Telomeres can actually be observed to shorten throughout the lifespan of human cells as they age. Telomeres are also significantly shorter in Hutchison-Gilford and Werner’s syndrome patients compared to age-matched controls. But telomeres in cancer cells are kept in good working condition; cancer cells have somehow managed to activate their telomerase! It has thus been proposed that the normal absence of telomerase activity in adult animal cells may be a critical barrier to the development of tumors.

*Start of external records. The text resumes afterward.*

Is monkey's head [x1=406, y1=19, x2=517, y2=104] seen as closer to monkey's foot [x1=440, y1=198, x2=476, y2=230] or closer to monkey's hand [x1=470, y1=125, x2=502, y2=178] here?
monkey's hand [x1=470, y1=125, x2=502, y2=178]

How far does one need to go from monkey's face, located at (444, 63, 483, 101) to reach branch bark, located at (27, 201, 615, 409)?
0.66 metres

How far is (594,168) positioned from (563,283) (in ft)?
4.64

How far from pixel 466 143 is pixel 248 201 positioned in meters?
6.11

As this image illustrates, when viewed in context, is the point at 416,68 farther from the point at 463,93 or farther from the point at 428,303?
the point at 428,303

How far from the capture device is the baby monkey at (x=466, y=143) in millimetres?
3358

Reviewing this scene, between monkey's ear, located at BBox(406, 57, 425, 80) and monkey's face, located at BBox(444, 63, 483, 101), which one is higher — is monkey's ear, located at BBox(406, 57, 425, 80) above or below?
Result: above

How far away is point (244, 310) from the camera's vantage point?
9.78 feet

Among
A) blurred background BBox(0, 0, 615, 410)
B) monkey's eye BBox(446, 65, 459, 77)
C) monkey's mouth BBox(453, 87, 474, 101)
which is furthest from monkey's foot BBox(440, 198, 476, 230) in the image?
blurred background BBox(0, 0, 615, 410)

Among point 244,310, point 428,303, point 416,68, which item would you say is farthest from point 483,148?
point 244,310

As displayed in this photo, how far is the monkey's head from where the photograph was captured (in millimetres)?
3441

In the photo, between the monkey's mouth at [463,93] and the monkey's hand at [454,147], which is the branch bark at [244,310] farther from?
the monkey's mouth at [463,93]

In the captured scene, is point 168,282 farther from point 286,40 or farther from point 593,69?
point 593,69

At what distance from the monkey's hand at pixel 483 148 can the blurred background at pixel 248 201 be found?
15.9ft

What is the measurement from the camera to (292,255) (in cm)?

Until very recently there was some doubt about whether telomere shortening is a primary cause of replicative senescence, a result of replicative senescence, or simply an intriguing coincidence. But any doubts about the role of telomeres in human replicative senescence were laid to rest in an experiment reported in the journal Science in early 1998. Normal human cells with the standard human replicative potential were transfected with a gene that activates telomerase, and then grown in culture. At the time of the report, the cells receiving the telomerase-activating gene had lived half again as long as untreated cells, and showed no signs of slowing down. They were also "younger" looking in terms of cellular morphology, and the ability to adhere properly to the culture plates. The consensus at this point is that they have almost certainly escaped replicative senescence; they have likely become immortal.

There will doubtless be advantages in being able to reactivate telomerase in cells that ordinarily do not divide. A commonly cited example is in the case of burn victims. The best skin for transplanting onto burns is the victim’s own skin, and in the case of small burns this is entirely feasible and works well. In the case of massive burns, the victim simply doesn’t have enough skin. There have been attempts to grow some of an individual’s skin cells in vitro for reimplantation to a burn site, but this has not been terribly successful because of the slow and ultimately limited growth potential of normal skin cells in culture. If telomerase were reactivated in some of these cells, we could well see the growth of sufficient cells to provide clinically useful amounts of a patient’s own skin. The problem, of course, is how to stop the cells from continuing to grow once the burn site has been completely filled in. This is not beyond technical possibility, but great care would have to be taken to assure that cancer did not develop.

When the telomerase story broke, it was touted by some of the media as a possible key to human immortality. Simply find a way to switch telomerase on in our cells and, like the cells in culture, they (and we) will live forever. But remember that the cells in culture were all dividing vigorously; like tumor cells, they had overcome the natural barrier to unlimited proliferation. The likely outcome of turning on telomerase in all of our cells would not be immortality in the sense we might dream of, but the the eventual development of massive and uncontrollable tumors.

Beyond that, we must remember that the majority of cells in the body do not divide, and for those cells replicative senescence is not a likely cause of aging in the first place. It is not at all obvious at present that reactivating telomerase in those cells would have any impact on aging of the tissues they make up. But this must be explored, and it will; current views could be wrong, in ways we cannot yet perceive. Could we rejuvenate those cells in our bodies that do divide, by reactivating telomerase? Possibly, if we could find a way to prevent them from becoming cancerous. But even if we could achieve that, aging in our other tissues - if it proves not to involve telomerase - would very likely proceed on schedule, and it is not clear that our overall rate of aging would be seriously altered. Nevertheless, the importance of the ability to manipulate a major component of cellular senescence cannot be over-exaggerated, and we will all want to follow this story closely as it develops.